* Short task A *
According to the linguistic alignment passage, what does setting max_ngram=3 analyze?

* Document passage *
Measures semantic similarity using contextualized embeddings:
analyzer = LinguisticAlignment(alignment_type="bert")
results = analyzer.analyze_folder(
folder_path="preprocessed_data/",
output_directory="results/",
model_name="bert-base-uncased", # or other BERT variants
lag=1
)Setup Required: See Hugging Face Token Setup section below.
Output: semantic_alignment_bert-base-uncased_lag1.csv
Measures semantic similarity using static word embeddings:
analyzer = LinguisticAlignment(alignment_type="fasttext")
results = analyzer.analyze_folder(
folder_path="preprocessed_data/",
output_directory="results/",
model_name="fasttext-wiki-news-300",
high_sd_cutoff=3, # Filter high-frequency words
low_n_cutoff=2, # Filter rare words
save_vocab=True, # Save vocabulary lists
lag=1
)Output: semantic_alignment_fasttext-wiki-news-300_lag1_sd3_n2.csv
Measures word and phrase repetition (lexical) and grammatical structure reuse (syntactic):
analyzer = LinguisticAlignment(alignment_type="lexsyn")
# Using NLTK tags only
results = analyzer.analyze_folder(
folder_path="preprocessed_data/",
output_directory="results/",
max_ngram=3, # Analyze uni-, bi-, and trigrams
ignore_duplicates=True, # Remove lexical overlap from syntax
add_additional_tags=False, # Use only NLTK tags
lag=1
)
# Using additional tags (spaCy)
results = analyzer.analyze_folder(
folder_path="preprocessed_data/",
output_directory="results/",
max_ngram=3,
ignore_duplicates=True,
add_additional_tags=True, # Use additional tags
additional_tagger_type='spacy', # Specify which additional tagger
lag=1
)
# Using additional tags (Stanford)

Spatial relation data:
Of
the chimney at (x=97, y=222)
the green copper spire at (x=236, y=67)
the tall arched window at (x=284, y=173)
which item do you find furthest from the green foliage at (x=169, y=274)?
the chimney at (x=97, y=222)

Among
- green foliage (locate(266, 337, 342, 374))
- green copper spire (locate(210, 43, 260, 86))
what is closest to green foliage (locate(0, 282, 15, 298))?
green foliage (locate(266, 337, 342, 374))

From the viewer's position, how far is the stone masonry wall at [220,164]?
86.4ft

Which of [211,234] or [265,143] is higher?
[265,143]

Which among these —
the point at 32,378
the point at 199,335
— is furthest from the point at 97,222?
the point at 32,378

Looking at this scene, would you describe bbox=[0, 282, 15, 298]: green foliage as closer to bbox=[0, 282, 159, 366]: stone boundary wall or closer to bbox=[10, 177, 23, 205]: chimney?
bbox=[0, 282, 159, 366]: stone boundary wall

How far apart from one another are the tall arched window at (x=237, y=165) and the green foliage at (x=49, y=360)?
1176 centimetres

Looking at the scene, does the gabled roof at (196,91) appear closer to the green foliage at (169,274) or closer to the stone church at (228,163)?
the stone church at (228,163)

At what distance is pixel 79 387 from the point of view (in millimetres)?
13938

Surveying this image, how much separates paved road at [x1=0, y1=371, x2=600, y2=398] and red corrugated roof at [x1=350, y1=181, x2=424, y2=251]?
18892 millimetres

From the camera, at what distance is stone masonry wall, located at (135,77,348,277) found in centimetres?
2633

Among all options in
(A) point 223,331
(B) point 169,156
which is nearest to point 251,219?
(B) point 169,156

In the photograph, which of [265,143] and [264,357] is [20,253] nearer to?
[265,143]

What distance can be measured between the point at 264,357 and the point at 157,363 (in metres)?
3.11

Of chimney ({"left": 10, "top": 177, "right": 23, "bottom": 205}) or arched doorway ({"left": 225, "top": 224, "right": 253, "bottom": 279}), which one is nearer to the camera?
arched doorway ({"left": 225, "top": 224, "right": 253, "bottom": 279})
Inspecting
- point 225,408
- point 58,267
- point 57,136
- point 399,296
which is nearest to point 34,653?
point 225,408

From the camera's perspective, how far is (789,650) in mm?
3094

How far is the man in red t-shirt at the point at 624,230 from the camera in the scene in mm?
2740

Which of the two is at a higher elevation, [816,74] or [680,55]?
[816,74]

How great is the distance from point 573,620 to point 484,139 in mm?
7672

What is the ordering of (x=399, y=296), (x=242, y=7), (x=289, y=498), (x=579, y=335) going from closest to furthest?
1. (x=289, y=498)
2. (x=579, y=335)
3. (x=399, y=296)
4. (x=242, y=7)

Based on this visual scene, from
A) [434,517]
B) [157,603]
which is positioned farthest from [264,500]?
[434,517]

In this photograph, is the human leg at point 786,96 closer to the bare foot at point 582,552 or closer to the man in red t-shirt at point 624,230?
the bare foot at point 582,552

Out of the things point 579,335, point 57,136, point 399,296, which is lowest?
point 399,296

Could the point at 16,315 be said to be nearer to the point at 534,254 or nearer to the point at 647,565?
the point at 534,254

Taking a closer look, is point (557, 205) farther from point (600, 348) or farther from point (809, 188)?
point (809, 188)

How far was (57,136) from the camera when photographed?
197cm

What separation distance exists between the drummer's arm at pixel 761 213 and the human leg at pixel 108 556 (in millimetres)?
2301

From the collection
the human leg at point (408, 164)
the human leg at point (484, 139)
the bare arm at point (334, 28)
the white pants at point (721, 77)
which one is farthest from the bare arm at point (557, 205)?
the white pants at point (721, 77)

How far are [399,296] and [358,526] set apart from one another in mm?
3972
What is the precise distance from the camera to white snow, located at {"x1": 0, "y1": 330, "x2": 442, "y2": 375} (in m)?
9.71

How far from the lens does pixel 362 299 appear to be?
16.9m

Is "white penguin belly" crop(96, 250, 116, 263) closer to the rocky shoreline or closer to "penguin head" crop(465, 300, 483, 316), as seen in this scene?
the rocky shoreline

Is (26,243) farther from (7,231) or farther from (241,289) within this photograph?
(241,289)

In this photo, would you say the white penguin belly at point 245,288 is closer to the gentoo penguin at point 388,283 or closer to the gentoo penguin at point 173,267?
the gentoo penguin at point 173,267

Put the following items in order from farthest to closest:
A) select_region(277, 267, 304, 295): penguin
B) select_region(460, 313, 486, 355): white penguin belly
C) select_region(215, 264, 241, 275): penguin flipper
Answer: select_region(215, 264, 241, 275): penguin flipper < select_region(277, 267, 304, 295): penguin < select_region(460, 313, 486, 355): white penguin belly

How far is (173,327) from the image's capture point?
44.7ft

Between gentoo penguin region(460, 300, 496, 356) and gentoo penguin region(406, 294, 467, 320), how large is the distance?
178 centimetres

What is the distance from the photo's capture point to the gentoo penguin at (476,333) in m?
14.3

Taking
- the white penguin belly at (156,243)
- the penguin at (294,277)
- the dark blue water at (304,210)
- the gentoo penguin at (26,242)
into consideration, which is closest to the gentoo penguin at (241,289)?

* Short task B *
Pull out every line of the entries that contains the string "window", treating uppercase and lowercase as different.

* Worked solution A *
Unigrams, bigrams, and trigrams.

* Worked solution B *
the tall arched window at (x=284, y=173)
How far apart from one another are the tall arched window at (x=237, y=165) and the green foliage at (x=49, y=360)?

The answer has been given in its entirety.